(EXERCISE PASSAGE begins)
To determine quantitatively the contributions to the freshwater balance of sea-ice melt and meteoric water (with the latter here representing precipitation and glacial discharge combined), we used a 3-endmember mass balance constrained with salinity and δ18O measurements. The underlying principle is that sea-ice processes have a strong impact on ocean salinity, but have much less impact on δ18O, whereas the injection of meteoric water (which is isotopically very light at high southern latitudes) will strongly affect both tracers. This decoupling allows quantitative recovery of meteoric water concentrations and sea-ice melt concentrations; fuller details are given in Meredith et al. [20].

(e). Trace metal determination

All reagents, standards, samples and blanks were handled in pre-cleaned low-density polyethylene bottles (LDPE) according to GEOTRACES program guidelines for trace elements analysis. The description of the method used for the determination of trace metal concentration in the present study is also given in Bown et al. [18].
(EXERCISE PASSAGE ends)
(ENTRIES SHOWN begins)
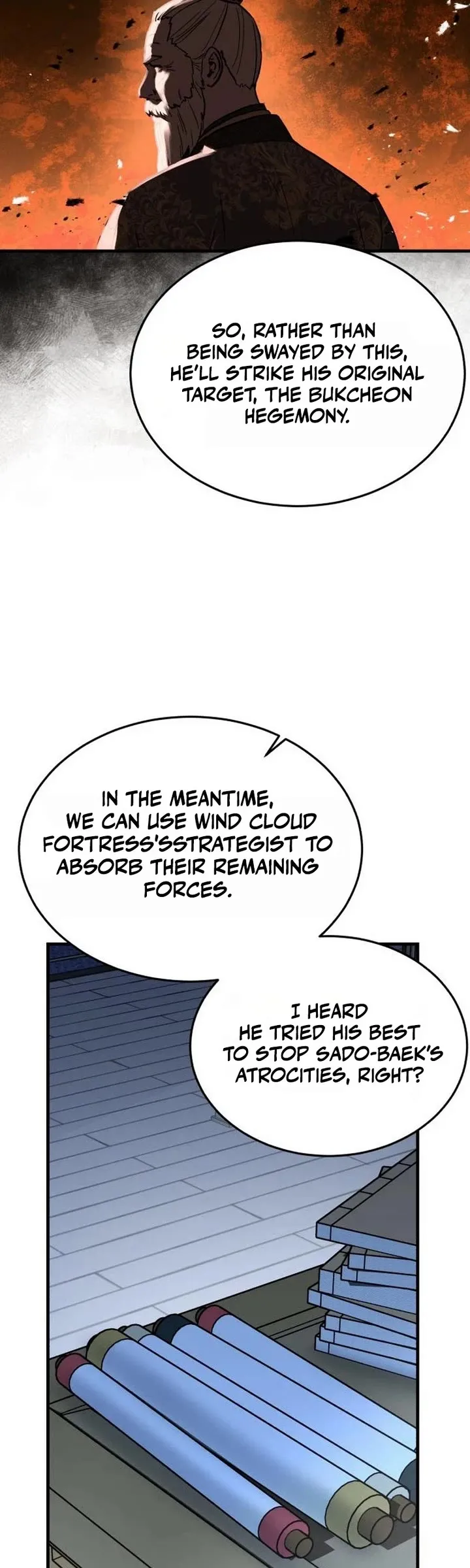Read Absolute Reign Manga Online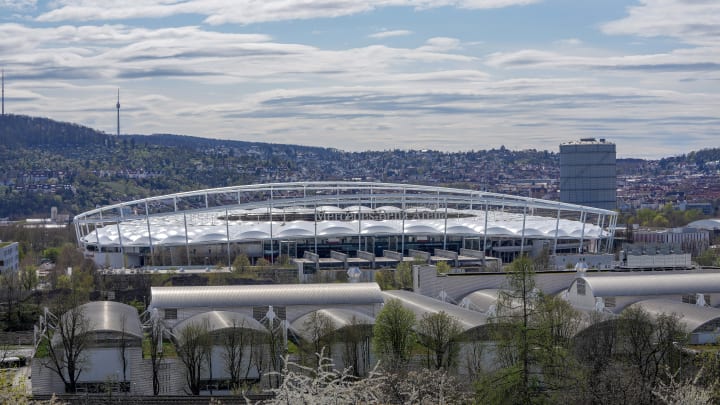 In Stuttgart geht es heute ums internationale Geschäft - und um den Klassenerhalt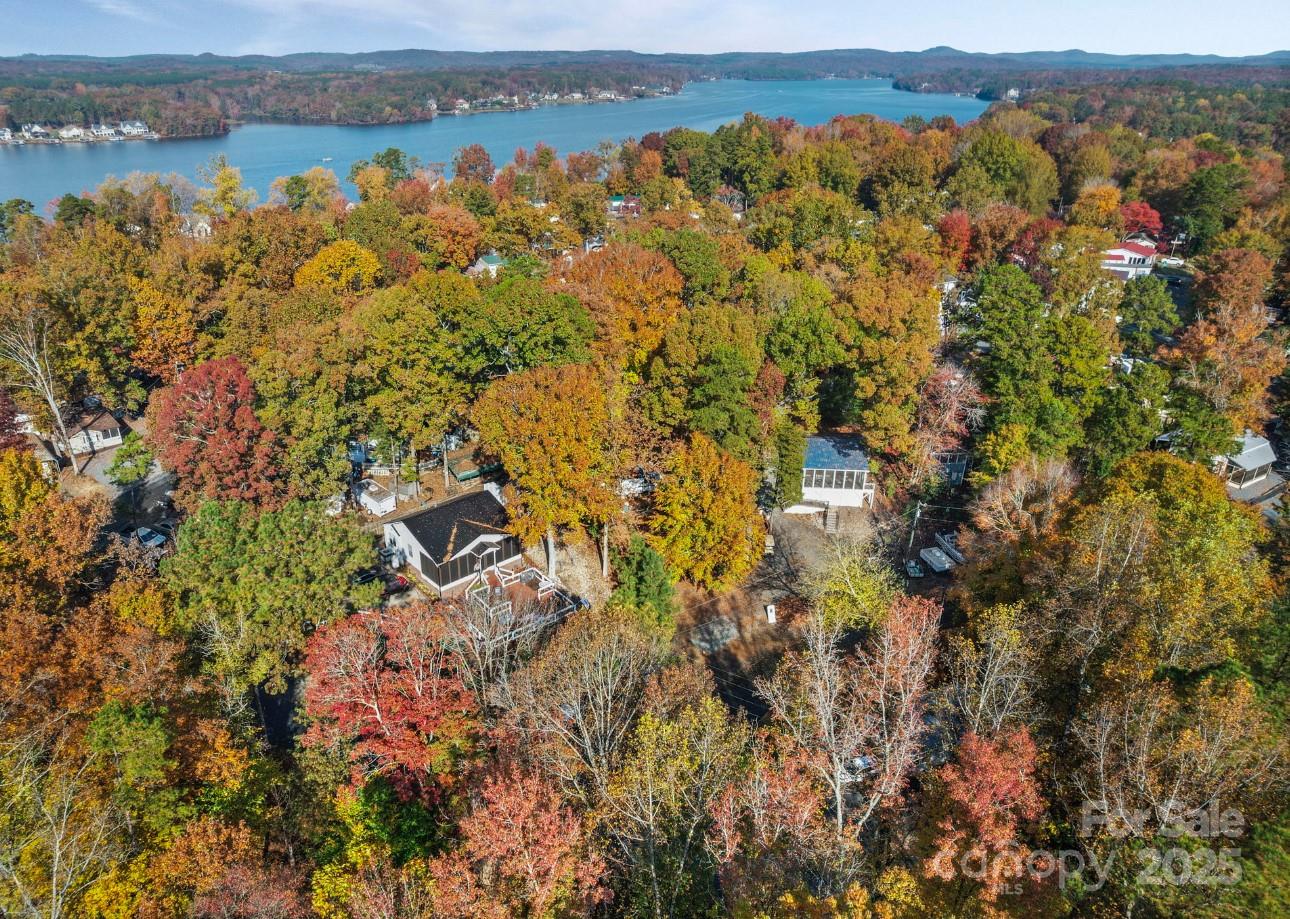 Twin Harbor - Land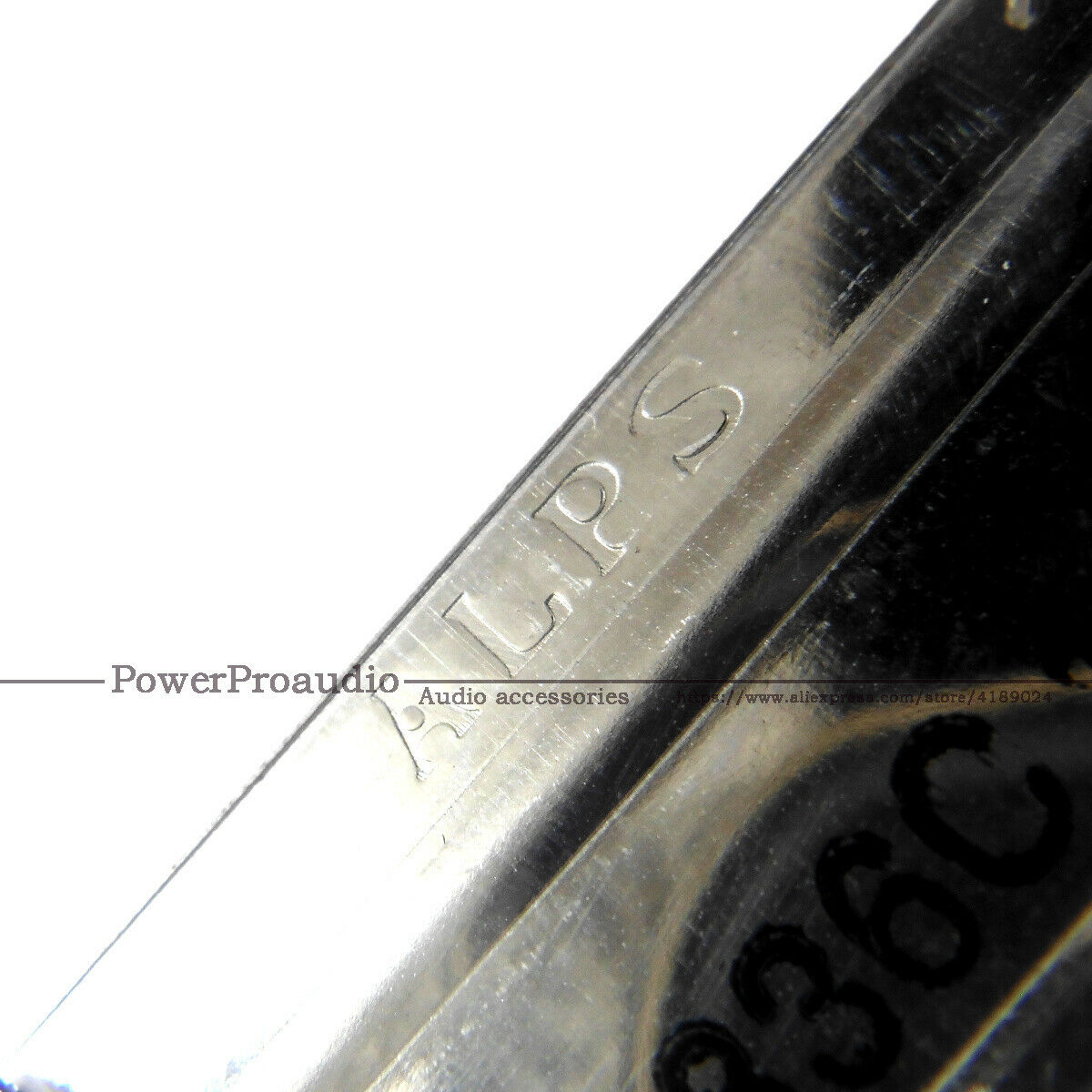 2X ALPS PITCH FADER for Pioneer CDJ1000 CDJ1000MK3 CDJ2000 CDJ2000NEXUS DCV1013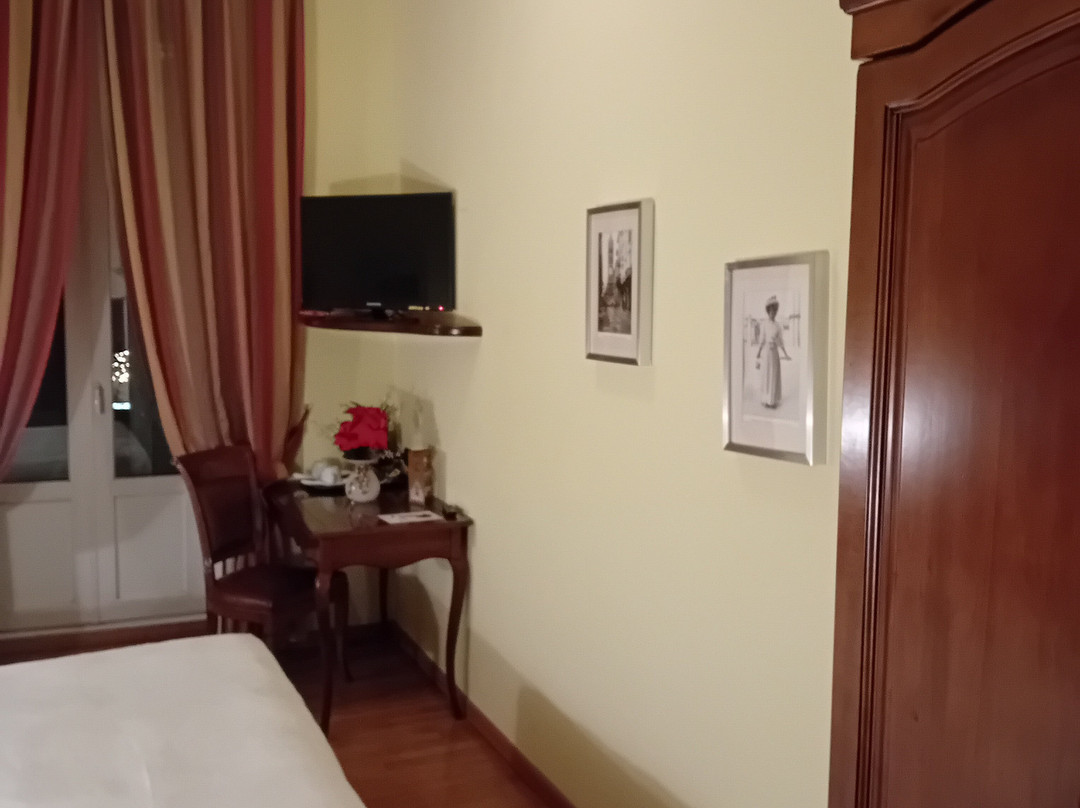 Locanda San Paolo主图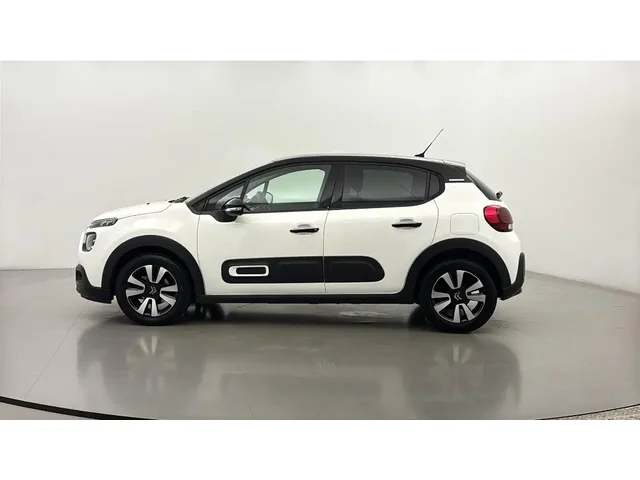 Occasion Citroen C3 à POITIERS chez PEUGEOT POITIERS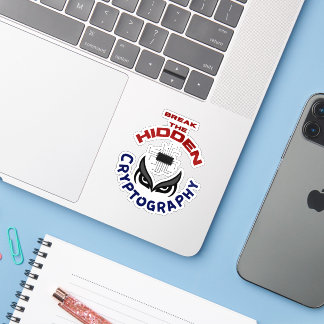 Cryptographie dans le Sticker de Plateforme Mainfr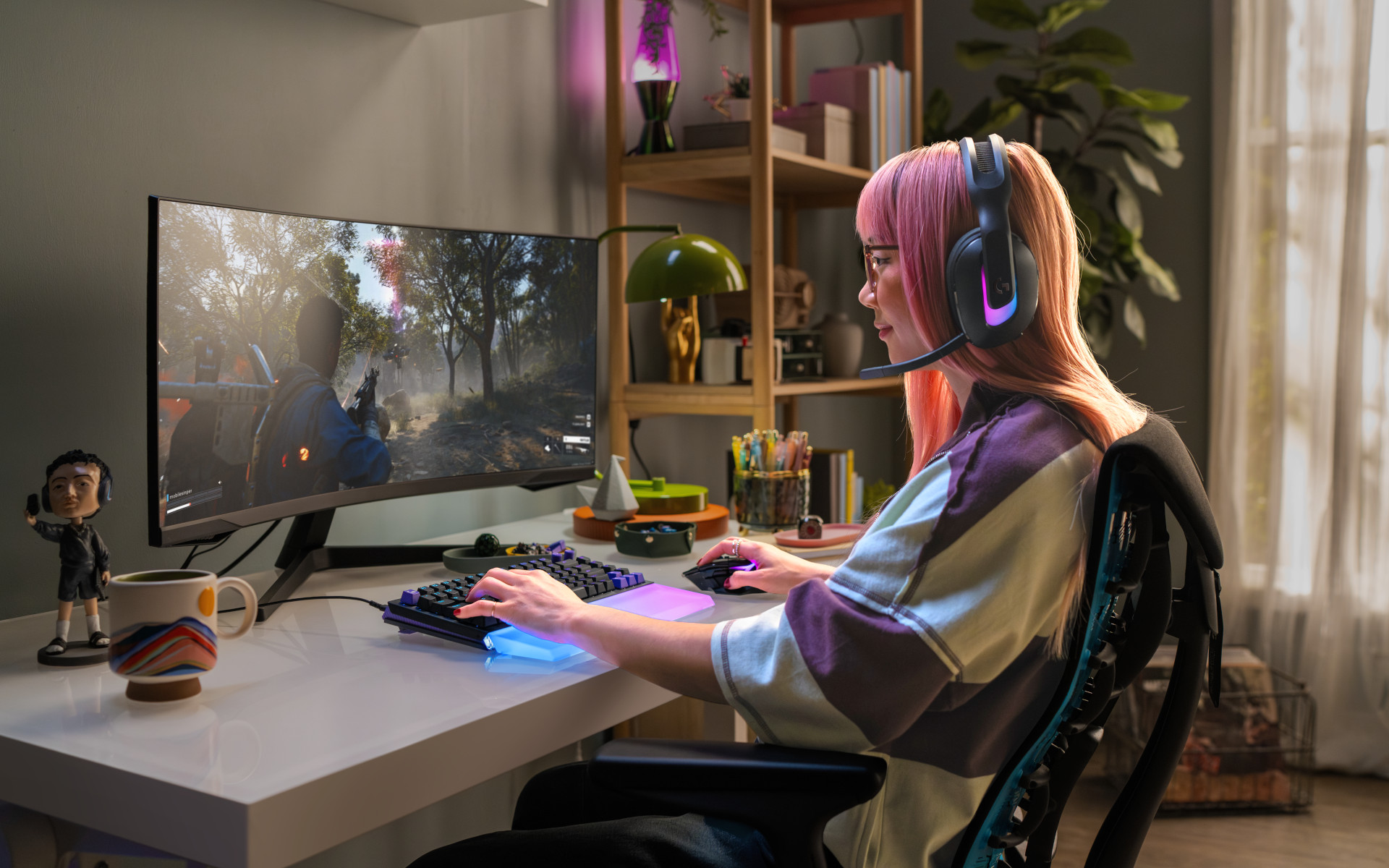E-sport to poważna kariera – tak uważają Polacy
(ENTRIES SHOWN ends)
## WHAT THIS TASK INVOLVES:
Duplicate part of the methods passage on sea-ice melt and trace metals word for word, beginning at "To determine quantitatively" and stopping after "et al. [20].".

## YOUR RESPONSE:
To determine quantitatively the contributions to the freshwater balance of sea-ice melt and meteoric water (with the latter here representing precipitation and glacial discharge combined), we used a 3-endmember mass balance constrained with salinity and δ18O measurements. The underlying principle is that sea-ice processes have a strong impact on ocean salinity, but have much less impact on δ18O, whereas the injection of meteoric water (which is isotopically very light at high southern latitudes) will strongly affect both tracers. This decoupling allows quantitative recovery of meteoric water concentrations and sea-ice melt concentrations; fuller details are given in Meredith et al. [20].